* WHAT NEEDS TO BE DONE
Reproduce the following material word for word, omitting the pictures.

* DATA
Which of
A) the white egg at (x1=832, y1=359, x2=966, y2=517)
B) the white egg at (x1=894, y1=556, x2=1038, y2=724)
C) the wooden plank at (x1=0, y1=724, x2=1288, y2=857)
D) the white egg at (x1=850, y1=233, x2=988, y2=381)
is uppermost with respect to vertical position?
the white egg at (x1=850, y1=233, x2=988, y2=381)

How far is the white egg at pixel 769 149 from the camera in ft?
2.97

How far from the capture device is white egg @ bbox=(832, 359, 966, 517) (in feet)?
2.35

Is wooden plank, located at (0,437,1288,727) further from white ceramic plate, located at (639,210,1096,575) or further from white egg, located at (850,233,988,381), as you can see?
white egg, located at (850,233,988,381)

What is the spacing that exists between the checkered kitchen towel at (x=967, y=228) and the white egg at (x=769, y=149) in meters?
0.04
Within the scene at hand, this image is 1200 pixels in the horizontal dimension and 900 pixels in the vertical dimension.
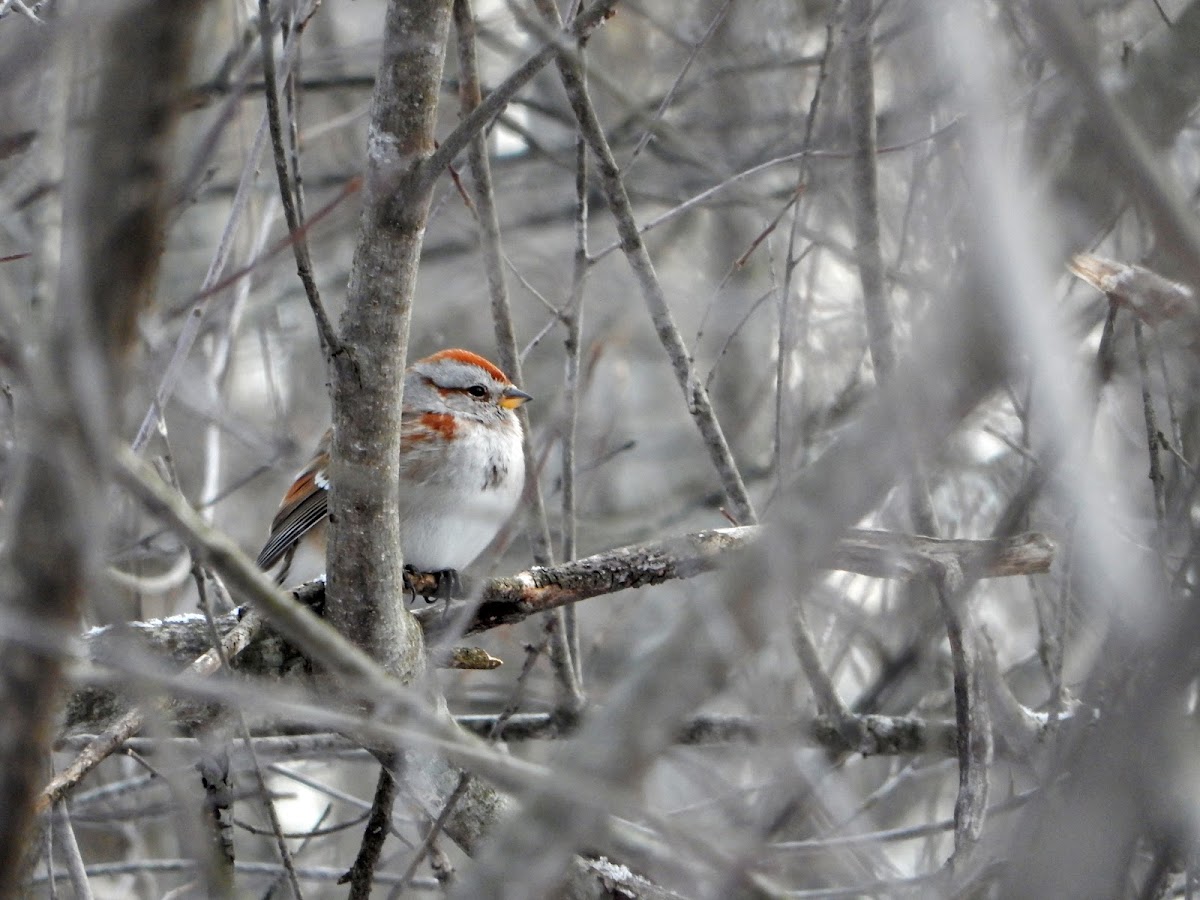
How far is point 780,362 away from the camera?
418 centimetres

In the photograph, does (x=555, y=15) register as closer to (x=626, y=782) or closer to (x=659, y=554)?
(x=659, y=554)

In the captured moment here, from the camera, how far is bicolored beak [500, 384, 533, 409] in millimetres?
A: 5598

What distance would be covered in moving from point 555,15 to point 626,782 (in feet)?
10.6

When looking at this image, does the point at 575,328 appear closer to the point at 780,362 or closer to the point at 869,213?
the point at 780,362

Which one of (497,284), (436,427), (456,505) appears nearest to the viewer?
(497,284)

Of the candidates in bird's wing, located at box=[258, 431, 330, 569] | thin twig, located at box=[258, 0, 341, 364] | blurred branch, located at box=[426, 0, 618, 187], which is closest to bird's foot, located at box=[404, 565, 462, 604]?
bird's wing, located at box=[258, 431, 330, 569]

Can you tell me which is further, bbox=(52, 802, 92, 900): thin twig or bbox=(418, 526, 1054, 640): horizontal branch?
bbox=(418, 526, 1054, 640): horizontal branch

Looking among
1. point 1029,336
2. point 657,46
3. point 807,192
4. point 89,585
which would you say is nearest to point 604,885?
point 89,585

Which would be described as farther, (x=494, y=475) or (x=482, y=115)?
(x=494, y=475)

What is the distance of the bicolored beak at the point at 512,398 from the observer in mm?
5598

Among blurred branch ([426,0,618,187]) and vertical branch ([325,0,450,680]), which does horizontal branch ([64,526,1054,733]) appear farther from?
blurred branch ([426,0,618,187])

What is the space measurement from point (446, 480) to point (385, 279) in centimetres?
234

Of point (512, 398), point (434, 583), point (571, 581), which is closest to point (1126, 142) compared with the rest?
point (571, 581)

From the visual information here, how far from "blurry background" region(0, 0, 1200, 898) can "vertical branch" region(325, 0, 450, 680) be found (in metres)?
0.33
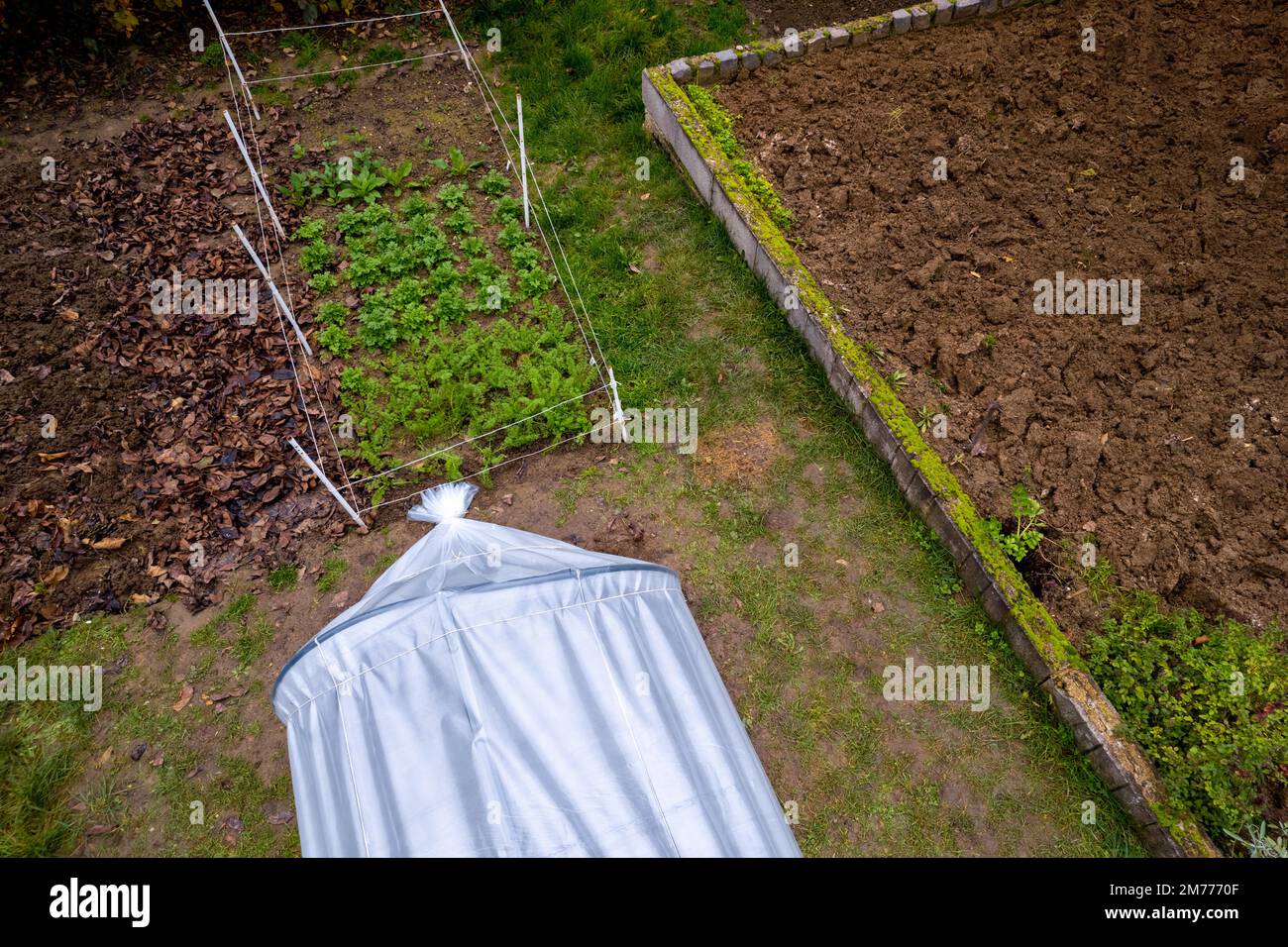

* REPLY
Which of
A) the white egg at (x1=832, y1=359, x2=966, y2=517)
B) the white egg at (x1=894, y1=556, x2=1038, y2=724)
C) the wooden plank at (x1=0, y1=724, x2=1288, y2=857)
D) the white egg at (x1=850, y1=233, x2=988, y2=381)
is uppermost with respect to vertical position?
the white egg at (x1=850, y1=233, x2=988, y2=381)

How far is the white egg at pixel 769 149 from the camera in ft?
2.97

How far from the capture device is white egg @ bbox=(832, 359, 966, 517) (in feet)?
2.35

Is wooden plank, located at (0,437,1288,727) further from white ceramic plate, located at (639,210,1096,575) or further from white egg, located at (850,233,988,381), as you can see?
white egg, located at (850,233,988,381)

What is the spacing that exists between the checkered kitchen towel at (x=967, y=228) and the white egg at (x=769, y=149) in meters?
0.04
Within the scene at hand, this image is 1200 pixels in the horizontal dimension and 900 pixels in the vertical dimension.
How far is point 780,362 away from the camera?
418 centimetres

In the photograph, does (x=555, y=15) register as closer to (x=626, y=782) or closer to (x=659, y=554)?
(x=659, y=554)

In the captured moment here, from the camera, how far is bicolored beak [500, 384, 533, 409] in millimetres?
A: 5598

What distance would be covered in moving from point 555,15 to point 626,782 (in feet)?
10.6

When looking at this image, does the point at 575,328 appear closer to the point at 780,362 or closer to the point at 869,213?
the point at 780,362

Which one of (497,284), (436,427), (456,505) appears nearest to the viewer?
(497,284)

Of the candidates in bird's wing, located at box=[258, 431, 330, 569] | thin twig, located at box=[258, 0, 341, 364] | blurred branch, located at box=[426, 0, 618, 187], which is closest to bird's foot, located at box=[404, 565, 462, 604]?
bird's wing, located at box=[258, 431, 330, 569]

Can you tell me which is further, bbox=(52, 802, 92, 900): thin twig or bbox=(418, 526, 1054, 640): horizontal branch?
bbox=(418, 526, 1054, 640): horizontal branch

Looking among
1. point 1029,336
2. point 657,46
3. point 807,192
4. point 89,585
which would you say is nearest to point 604,885?
point 89,585

Which would be described as farther, (x=494, y=475) or (x=482, y=115)?
(x=494, y=475)

What is the distance of the bicolored beak at the point at 512,398 from the observer in mm?
5598

Among blurred branch ([426,0,618,187]) and vertical branch ([325,0,450,680]), which does horizontal branch ([64,526,1054,733]) appear farther from?
blurred branch ([426,0,618,187])

What is the space measurement from point (446, 480) to point (385, 279) in centimetres?
234

Of point (512, 398), point (434, 583), point (571, 581), which is closest to point (1126, 142) compared with the rest?
point (571, 581)

From the visual information here, how far from "blurry background" region(0, 0, 1200, 898) can "vertical branch" region(325, 0, 450, 680) be found (in metres)?
0.33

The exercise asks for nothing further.